== TEXTE À LIRE

Si l’on compare ces trois œuvres orfévrées, on note une certaine variation de leurs dimensions, celles de Trêves (73 x 56 cm) augmentant sensiblement par rapport à son modèle (48 x 35 cm), alors que celles de Mettlach sont légèrement plus petites (38 x 29 cm – état fermé). Objets double face, les revers de ces deux staurothèques de Trêves n’affichent plus la représentation symbolique de l’arbre de vie avec une croix issant des feuilles d’acanthe [11], mais la maiestas domini entourée du symbole des évangélistes, entre deux rangées de saints et de donateurs ecclésiastiques et laïcs. Toutefois, la différence majeure se situe ailleurs. On note la disparition du couvercle à Trêves et son remplacement par des volets à Mettlach, transformant l’objet en un triptyque [12]. Dans les trois cas, des compartiments à reliques encadrent la Vraie Croix. Alors que les logettes de Mettlach s’ouvrent comme à Limburg, ainsi que l’indiquent les petits anneaux fixés à chaque porte [13], celles de la staurothèque de Saint-Matthias sont closes par des opercules de cristal inamovibles, laissant apparentes les reliques enveloppées de tissu avec leurs authentiques respectives. Insaisissables, celles-ci sont présentées comme de purs objets de contemplation, une contemplation favorisée, qui plus est, par l’absence permanente de couvercle. La suppression du couvercle a probablement dicté ce mode d’immobilisation derrière des fenêtres de cristal scellées, afin de garantir leur protection. Rappelons à ce titre que le vol des reliques, comme l’a montré l’étude de Patrick Geary sur les furta sacra [14], constitue une pratique très courante au cours de la période médiévale. Outre la mise en place d’un dispositif de sécurité, l’absence de couvercle annule non seulement la dynamique de transformation – ouvert/fermé – mais aussi le potentiel de révélation à l’œuvre dans les deux autres tableaux-reliquaires que cela soit par le coulissage du couvercle, par l’ouverture des volets ou des petites portes intérieures.

====
== LISTE DES LIGNES

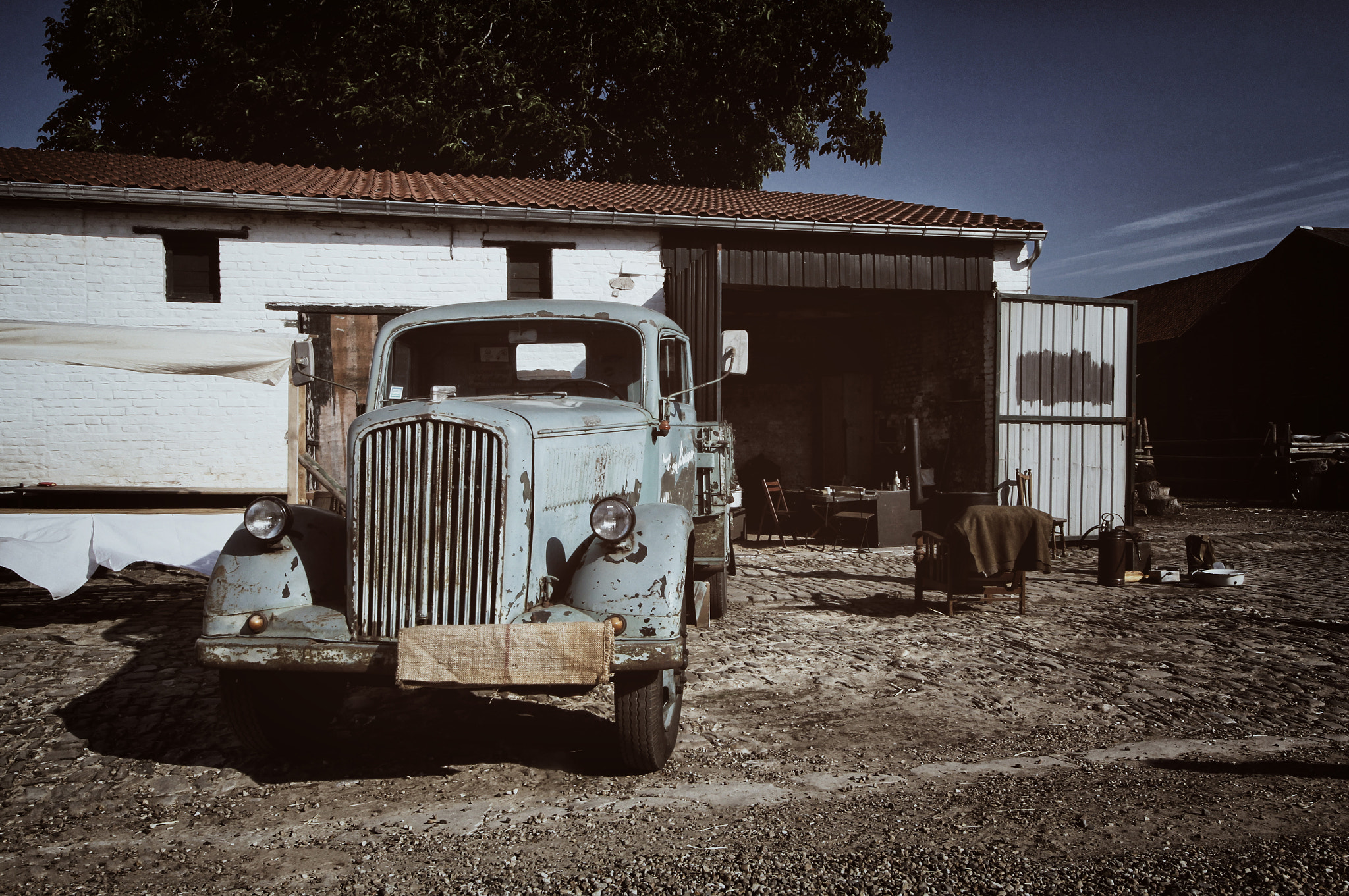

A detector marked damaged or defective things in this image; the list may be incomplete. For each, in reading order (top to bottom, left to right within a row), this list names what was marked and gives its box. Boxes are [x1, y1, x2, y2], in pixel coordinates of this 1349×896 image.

rusty metal panel [353, 417, 507, 636]
rusty metal panel [998, 294, 1133, 533]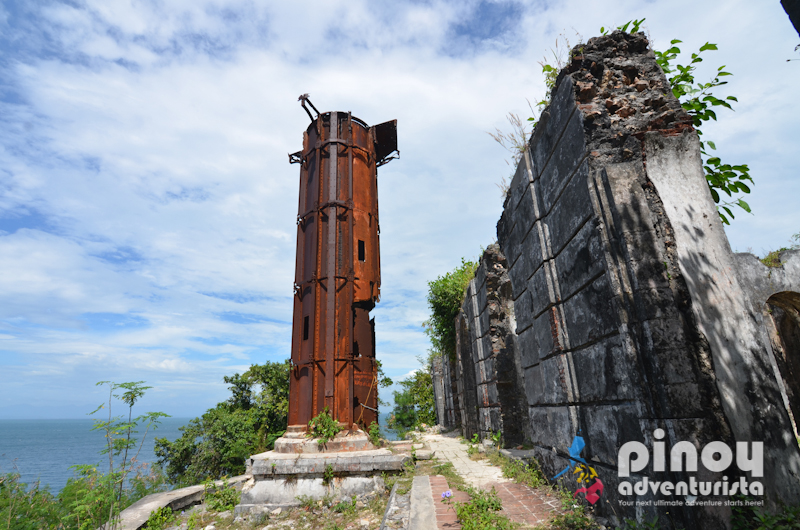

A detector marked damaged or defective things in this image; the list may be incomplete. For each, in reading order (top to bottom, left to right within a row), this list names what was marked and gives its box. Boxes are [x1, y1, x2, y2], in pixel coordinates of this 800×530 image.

rusted metal plate [290, 102, 396, 428]
rusty metal lighthouse [290, 95, 398, 428]
rusty metal tower [290, 97, 398, 428]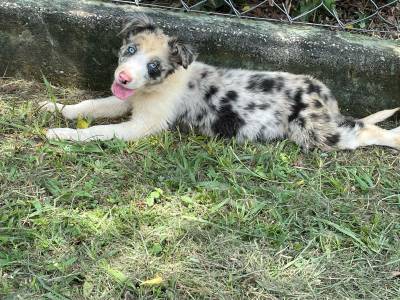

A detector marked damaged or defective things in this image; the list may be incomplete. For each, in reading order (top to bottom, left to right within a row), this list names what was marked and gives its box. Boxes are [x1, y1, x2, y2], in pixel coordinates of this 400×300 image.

====

§ **TRAVAIL À FAIRE**:
D'après le texte sur les staurothèques, par quoi le couvercle a-t-il été remplacé à Mettlach ?

§ **CORRIGÉ**:
Par des volets, qui transforment l'objet en triptyque.